Perumusan kebijakan melibatkan proses pengembangan usulan akan
tindakan yang terkait dan dapat diterima untuk menangani permasalahan publik.
Perumusan kebijakan tidak selamanya akan berakhir dengan dikeluarkannya
sebagai sebuah produk peraturan perundang-undangan. Seringkali pembuat
kebijakan memutuskan untuk tidak mengambil tindakan terhadap sebuah
permasalahan dan membiarkannya selesai sendiri. Atau seringkali pembuat
kebijakan tidak berhasil mencapai kata sepakat mengenai apa yang harus
dilakukan terhadap suatu masalah tertentu (Rusli, 2013:72).

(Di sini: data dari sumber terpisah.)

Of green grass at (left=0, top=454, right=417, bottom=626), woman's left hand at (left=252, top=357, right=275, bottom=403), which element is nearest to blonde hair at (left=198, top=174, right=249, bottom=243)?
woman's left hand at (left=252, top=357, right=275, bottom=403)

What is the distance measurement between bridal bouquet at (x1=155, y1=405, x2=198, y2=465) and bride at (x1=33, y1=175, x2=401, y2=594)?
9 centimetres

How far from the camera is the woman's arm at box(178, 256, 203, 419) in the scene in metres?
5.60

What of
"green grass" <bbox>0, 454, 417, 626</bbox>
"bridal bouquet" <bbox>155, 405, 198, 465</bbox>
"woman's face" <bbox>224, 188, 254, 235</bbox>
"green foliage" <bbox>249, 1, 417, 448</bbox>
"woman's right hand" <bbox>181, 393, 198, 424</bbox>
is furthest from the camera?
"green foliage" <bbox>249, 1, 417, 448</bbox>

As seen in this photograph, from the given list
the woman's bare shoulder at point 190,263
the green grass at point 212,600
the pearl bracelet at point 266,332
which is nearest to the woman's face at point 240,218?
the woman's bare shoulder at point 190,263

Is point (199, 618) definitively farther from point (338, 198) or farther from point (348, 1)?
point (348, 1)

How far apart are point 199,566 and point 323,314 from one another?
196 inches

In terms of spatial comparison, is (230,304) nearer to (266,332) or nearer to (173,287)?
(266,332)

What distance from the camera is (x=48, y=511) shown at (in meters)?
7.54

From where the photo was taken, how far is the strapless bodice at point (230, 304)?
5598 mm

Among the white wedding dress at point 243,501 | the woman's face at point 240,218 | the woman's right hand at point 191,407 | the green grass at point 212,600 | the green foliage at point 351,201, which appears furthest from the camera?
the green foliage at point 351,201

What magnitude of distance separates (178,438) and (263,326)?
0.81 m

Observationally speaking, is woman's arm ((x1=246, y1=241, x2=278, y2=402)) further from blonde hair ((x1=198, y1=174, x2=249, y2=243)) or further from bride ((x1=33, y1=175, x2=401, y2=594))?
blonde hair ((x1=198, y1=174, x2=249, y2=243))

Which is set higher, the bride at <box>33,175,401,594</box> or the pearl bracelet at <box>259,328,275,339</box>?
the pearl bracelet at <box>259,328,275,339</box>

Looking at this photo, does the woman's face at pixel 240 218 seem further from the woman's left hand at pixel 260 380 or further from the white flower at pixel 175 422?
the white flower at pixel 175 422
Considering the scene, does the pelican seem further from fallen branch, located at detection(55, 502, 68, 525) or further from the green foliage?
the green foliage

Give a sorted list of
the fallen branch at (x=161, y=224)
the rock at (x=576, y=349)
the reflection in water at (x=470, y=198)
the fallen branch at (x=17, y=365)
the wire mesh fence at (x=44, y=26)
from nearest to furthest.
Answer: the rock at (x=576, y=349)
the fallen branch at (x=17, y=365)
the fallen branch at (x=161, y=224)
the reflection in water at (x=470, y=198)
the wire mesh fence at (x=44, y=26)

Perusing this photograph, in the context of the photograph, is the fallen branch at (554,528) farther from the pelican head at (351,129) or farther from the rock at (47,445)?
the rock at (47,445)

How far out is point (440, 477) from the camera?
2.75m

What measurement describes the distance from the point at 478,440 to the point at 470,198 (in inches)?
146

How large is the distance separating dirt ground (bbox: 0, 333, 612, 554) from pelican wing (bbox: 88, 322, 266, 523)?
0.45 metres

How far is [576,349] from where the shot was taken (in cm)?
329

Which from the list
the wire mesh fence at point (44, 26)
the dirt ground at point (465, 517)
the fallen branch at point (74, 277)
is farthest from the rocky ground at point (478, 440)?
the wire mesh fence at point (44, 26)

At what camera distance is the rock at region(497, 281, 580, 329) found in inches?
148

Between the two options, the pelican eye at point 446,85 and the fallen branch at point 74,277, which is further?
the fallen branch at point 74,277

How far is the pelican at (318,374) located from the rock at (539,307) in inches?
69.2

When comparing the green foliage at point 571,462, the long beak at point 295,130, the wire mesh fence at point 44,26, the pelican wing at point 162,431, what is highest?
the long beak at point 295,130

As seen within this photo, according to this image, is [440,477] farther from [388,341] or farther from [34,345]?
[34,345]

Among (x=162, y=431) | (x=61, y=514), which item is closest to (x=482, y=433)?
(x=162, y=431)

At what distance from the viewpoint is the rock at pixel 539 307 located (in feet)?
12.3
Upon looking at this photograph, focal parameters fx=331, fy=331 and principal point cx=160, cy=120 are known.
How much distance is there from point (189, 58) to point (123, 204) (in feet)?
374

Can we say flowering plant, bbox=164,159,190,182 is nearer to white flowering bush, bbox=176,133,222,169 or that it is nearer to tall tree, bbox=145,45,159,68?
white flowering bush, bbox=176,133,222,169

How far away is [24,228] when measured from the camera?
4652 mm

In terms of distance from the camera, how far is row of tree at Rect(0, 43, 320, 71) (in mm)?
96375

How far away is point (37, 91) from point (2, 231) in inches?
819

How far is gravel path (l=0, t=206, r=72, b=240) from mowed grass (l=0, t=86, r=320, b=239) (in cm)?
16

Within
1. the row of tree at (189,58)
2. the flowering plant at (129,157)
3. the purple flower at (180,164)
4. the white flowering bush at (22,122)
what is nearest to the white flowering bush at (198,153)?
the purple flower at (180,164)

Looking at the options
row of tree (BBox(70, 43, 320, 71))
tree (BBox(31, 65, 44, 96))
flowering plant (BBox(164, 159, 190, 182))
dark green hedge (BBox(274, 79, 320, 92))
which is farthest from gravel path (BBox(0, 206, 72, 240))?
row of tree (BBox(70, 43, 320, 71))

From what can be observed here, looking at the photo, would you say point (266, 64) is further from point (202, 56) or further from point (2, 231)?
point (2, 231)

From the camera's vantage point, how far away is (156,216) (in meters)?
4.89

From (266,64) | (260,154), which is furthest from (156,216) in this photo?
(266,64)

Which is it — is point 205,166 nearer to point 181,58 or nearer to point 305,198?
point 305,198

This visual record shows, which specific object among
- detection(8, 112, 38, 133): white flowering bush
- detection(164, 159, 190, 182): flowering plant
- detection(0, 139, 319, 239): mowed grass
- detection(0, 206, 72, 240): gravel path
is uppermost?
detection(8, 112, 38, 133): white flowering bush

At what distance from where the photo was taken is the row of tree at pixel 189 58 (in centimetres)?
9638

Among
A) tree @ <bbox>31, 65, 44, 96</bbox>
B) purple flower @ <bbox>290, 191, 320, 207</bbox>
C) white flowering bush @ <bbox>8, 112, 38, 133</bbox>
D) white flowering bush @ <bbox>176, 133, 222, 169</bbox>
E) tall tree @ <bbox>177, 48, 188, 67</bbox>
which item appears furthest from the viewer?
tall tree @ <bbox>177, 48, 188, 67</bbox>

Model perumusan kebijakan publik merupakan pengambilan keputusan
dari berbagai alternatif. Dalam pengambilan keputusan biasanya
mempertimbangkan anatara untung rugi dan keefisiennya suatu kebijakan (model
rasional kompreherensif). Dalam model perumusan kebijakan publik dalam proses
ini factor aktor akan melakukan pendefinisian suatu masalah (input) kemudian di
konvertasi untuk dibuat kebijakan yang pas dan hasil dari input dan konversi
adalah output yang berupa kebijakan. Namun dalam prosis input koversi dan
output faktor lingkungan sebagai penerima kebijakan berpengaruh cukup besar.
Karena nantinya setelah kebijkan dibuat dan ditolak oleh lingkungan penerima kebijakan maka akan diproses kembali untuk dibuat model kebijakan yang baru,
yang sesuai dengan lingkungan penerima kebijakan.

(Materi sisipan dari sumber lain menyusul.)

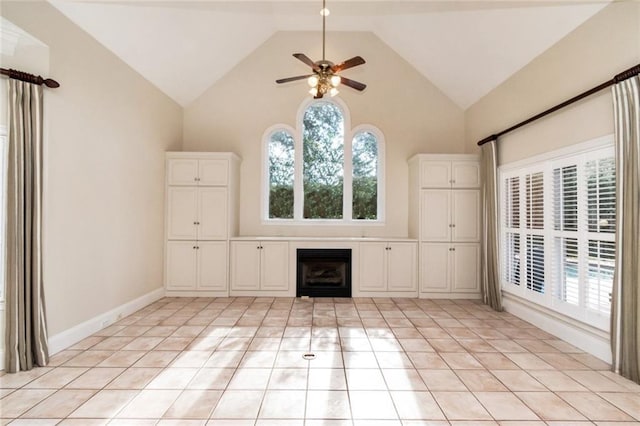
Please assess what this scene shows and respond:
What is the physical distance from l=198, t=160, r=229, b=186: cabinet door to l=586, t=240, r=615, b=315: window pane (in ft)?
15.7

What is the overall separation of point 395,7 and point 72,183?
187 inches

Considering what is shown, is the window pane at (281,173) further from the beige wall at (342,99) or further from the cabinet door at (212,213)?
the cabinet door at (212,213)

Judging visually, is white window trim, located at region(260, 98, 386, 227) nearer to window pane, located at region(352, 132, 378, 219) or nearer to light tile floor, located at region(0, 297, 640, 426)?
window pane, located at region(352, 132, 378, 219)

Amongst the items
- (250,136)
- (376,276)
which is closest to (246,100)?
(250,136)

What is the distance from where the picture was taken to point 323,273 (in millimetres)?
5391

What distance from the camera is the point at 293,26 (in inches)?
221

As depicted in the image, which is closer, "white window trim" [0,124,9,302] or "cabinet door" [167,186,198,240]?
"white window trim" [0,124,9,302]

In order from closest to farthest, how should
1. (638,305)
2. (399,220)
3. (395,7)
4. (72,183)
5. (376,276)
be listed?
(638,305)
(72,183)
(395,7)
(376,276)
(399,220)

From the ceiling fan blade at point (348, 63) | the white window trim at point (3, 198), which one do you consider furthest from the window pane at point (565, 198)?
the white window trim at point (3, 198)

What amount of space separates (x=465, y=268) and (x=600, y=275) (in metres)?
2.26

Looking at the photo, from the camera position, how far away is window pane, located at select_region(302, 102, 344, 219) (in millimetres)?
6012

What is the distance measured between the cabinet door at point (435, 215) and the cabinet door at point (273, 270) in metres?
2.30

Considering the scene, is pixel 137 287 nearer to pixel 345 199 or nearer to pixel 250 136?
pixel 250 136

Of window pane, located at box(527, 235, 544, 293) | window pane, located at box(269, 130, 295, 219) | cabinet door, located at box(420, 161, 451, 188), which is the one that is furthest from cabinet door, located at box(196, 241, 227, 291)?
window pane, located at box(527, 235, 544, 293)
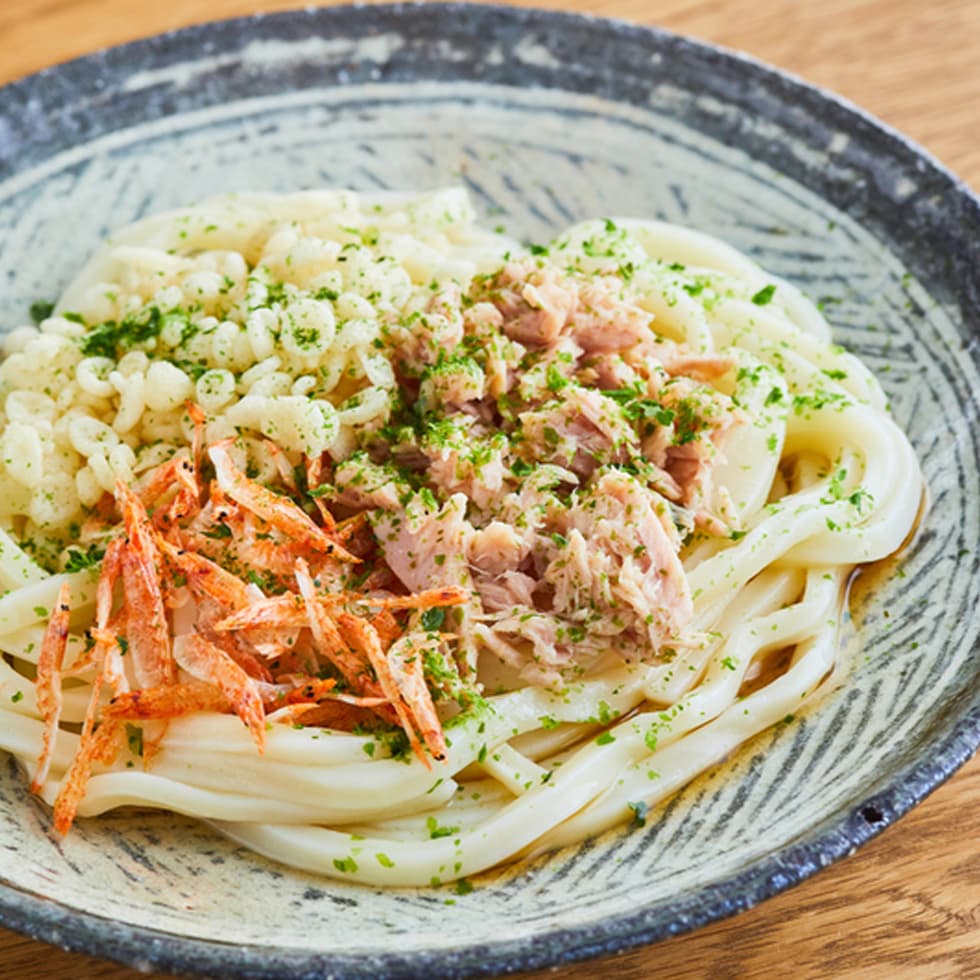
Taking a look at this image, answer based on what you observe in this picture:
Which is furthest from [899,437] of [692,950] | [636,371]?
[692,950]

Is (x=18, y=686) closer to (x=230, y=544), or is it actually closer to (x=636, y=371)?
(x=230, y=544)

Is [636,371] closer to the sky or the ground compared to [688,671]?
closer to the sky

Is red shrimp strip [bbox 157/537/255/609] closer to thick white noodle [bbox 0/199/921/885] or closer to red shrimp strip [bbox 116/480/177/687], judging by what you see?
red shrimp strip [bbox 116/480/177/687]

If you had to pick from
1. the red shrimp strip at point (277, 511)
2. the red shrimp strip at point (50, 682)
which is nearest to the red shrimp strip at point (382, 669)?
the red shrimp strip at point (277, 511)

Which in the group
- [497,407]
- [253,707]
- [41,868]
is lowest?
[41,868]

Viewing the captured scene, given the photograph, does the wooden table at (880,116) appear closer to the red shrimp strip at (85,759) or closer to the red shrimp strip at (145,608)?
the red shrimp strip at (85,759)

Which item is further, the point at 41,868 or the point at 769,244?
the point at 769,244

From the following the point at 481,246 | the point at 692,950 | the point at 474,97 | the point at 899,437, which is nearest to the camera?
the point at 692,950

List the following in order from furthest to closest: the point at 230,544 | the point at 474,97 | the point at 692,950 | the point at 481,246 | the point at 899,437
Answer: the point at 474,97 → the point at 481,246 → the point at 899,437 → the point at 230,544 → the point at 692,950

Di lingkungan para pembelajar perumusan kebijakan publik terdapat
sejumlah model. Dye (1992:20) merumuskan model-model secara lengkap dalam
sembilan model formulasi kebijakan yaitu :
1. Model Kelembagaan (Institutional)
Formulasi kebijakan model kelembagaan secara sederhana bermakna
bahwa tugas membuat kebijakan publik adalah tugas pemerintah. Jadi apapun
yang dibuat pemerintah dengan cara apa pun adalah kebijakan publik. Ini
adalah model yang paling sempit dan sederhana di dalam formulasi kebijakan
publik. Model ini mendasarkan kepada fungsi-fungsi kelembagaan dari
pemerintah, di setiap sektor dan tingkat, di dalam formulasi kebijakan.

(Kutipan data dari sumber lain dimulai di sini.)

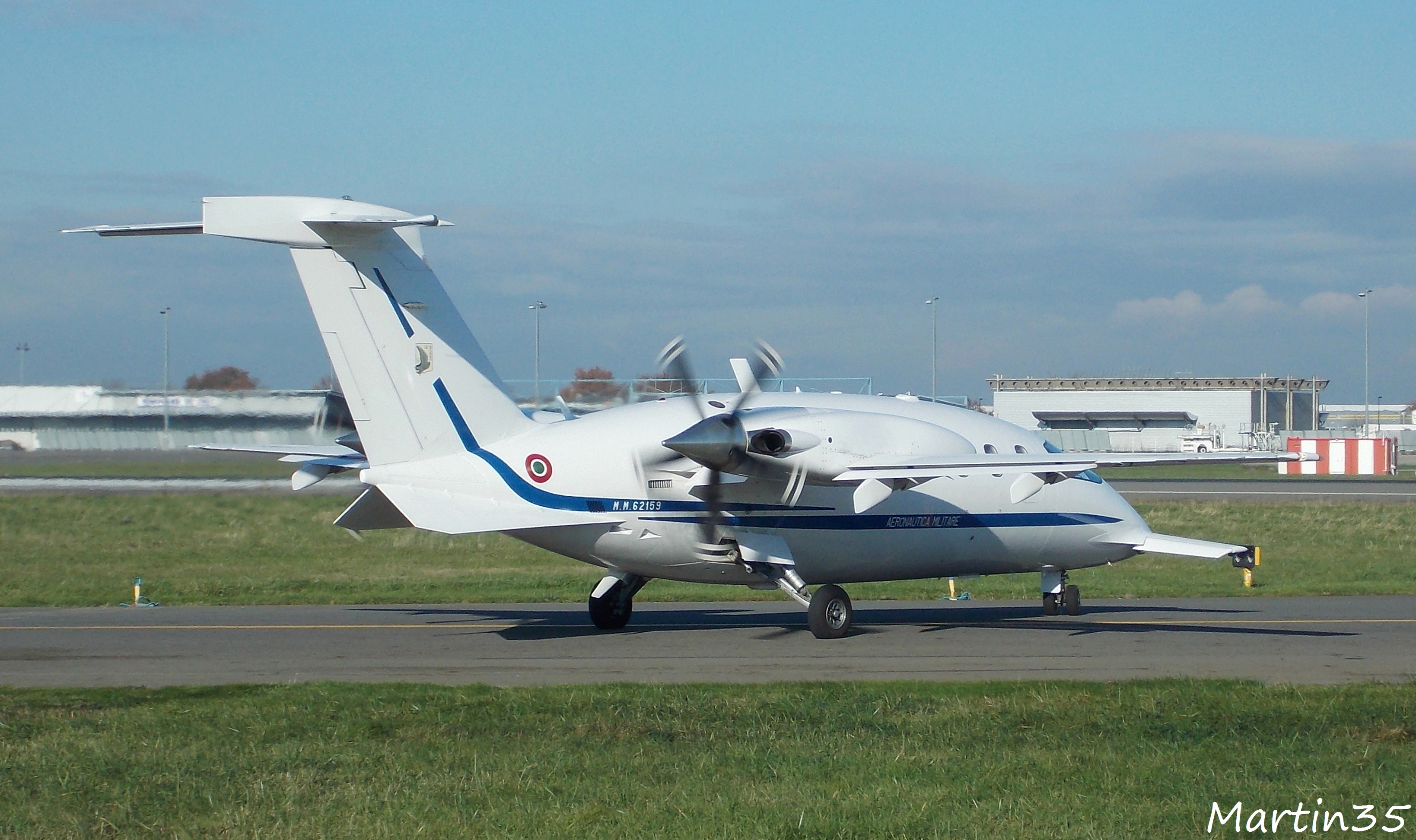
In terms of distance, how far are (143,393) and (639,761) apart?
24901 mm

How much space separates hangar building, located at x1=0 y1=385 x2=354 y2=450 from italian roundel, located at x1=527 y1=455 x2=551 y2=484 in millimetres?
9161

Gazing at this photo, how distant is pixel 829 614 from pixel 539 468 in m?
4.22

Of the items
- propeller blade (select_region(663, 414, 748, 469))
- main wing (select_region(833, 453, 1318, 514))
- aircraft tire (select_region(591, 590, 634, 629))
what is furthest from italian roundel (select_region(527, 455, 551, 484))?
main wing (select_region(833, 453, 1318, 514))

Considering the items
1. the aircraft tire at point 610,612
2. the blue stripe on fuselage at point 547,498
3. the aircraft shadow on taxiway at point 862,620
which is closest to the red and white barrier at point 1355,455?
the aircraft shadow on taxiway at point 862,620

Disebutkan Dye, ada tiga hal yang membenarkan pendekatan ini, yaitu
pemerintah memang sah membuat kebijakan publik, fungsi bersifat universal,
dan memang pemerintah memonopoli fungsi pemaksaan (koersi) dalam
kehidupan bersama.
Pendekatan kelembagaan (institutionalism) merupakan salah satu
perhatian ilmu politik yang tertua. Kehidupan politik umumnya berkisar pada
lembaga pemerintah seperti: legislatif, eksekutif, pengadilan dan partai politik;
lebih jauh lagi kebijakan publik awalnya berdasarkan kewenangannya
ditentukan dan dilaksanakan oleh lembaga pemerintah. Tidak mengherankan
kemudian bila ilmuan politik banyak mencurahkan perhatian pada pendekatan
ini. Secara tradisional pendekatan kelembagaan menitikberatkan pada
penjelasan lembaga pemerintah dengan aspek yang lebih formal dan legal yang meliputi organisasi formal, kekuasaan legal, aturan prosedural, dan
fungsi atau aktivitasnya. Hubungan formal dengan lembaga lainnya juga
menjadi titik berat dari pendekatan kelembagaan. Salah satu kelemahan dari
pendekatan ini adalah terabaikannya masalah-masalah lingkungan di mana
kebijakan itu diterapkan.
Dalam model kelembagaan, kebijakan dianggap sebagai hasil dari
lembaga-lembaga pemerintah (parlemen, kepresidenan, kehakiman,
pemerintah daerah dan sebagainya) yang meliputi proses-proses perumusan,
pelaksanaan dan pemaksaan secara otoritatif oleh lembaga-lembaga
pemerintah tersebut. Karakteristik kebijakan model kelembagaan ini meliputi:
a. Pemerintah memebrikan lgitimasi terhadap kebijaksanaan yang akan
ditempuhnya, sedangkan rakyat sebagai penerima kebijakan tersebut
b. Pemerintah melaksanakan kebijakannya secara universal dan tidak ada
seorangpun yang bisa menghindar
c. Hanya pemerintah yang berhak memaksakan pelaksanaan kebijakan
kepada masyarakat.
2. Model Proses (Process)
Di dalam model ini, para pengikutnya menerima asumsi bahwa politik
merupakan sebuah aktivitas sehingga mempunyai proses. Model ini
memberitahukan kepada kita bagaimana kebijakan dibuat atau seharusnya
dibuat, namun kurang memberikan tekanan kepada substansi seperti apa yang
harus ada. Misalnya mulai dari :
a. Proses identifikasi permasalahan
b. Menata agenda formulasi kebijakan
c. Perumusan proposal
d. Legitimasi kebijakan
e. Implementasi kebijakan
f. Evaluasi kebijakan.
3. Model Kelompok (Group)
Model pengambilan kebijakan dalam teori kelompok mengandaikan
kebijakan sebagai titik keseimbangan (equilibrium). Inti gagasannya adalah
interaksi di dalam kelompok akan menghasilkan keseimbangan, dan
keseimbangan adalah yang terbaik. Di sini individu di dalam kelompokkelompok kepentingan berinteraksi secara formal dan informal, secara
langsung atau tidak langsung melalui media masa menyampaikan tuntutan
kepada pemerintah untuk mengeluarkan kebijakan publik yang diperlukan. Di
sini peran dari sistem politik adalah untuk mengelola konflik yang muncul
dari adanya perbedaan tuntutan, melalui:
a. Merumuskan aturan main antar kelompok kepentingan
b. Menata kompromi dan menyeimbangkan kepentingan
c. Memungkinkan terbentuknya konpromi di dalam kebijakan publik
d. Memperkuat kompromi-kompromi tersebut.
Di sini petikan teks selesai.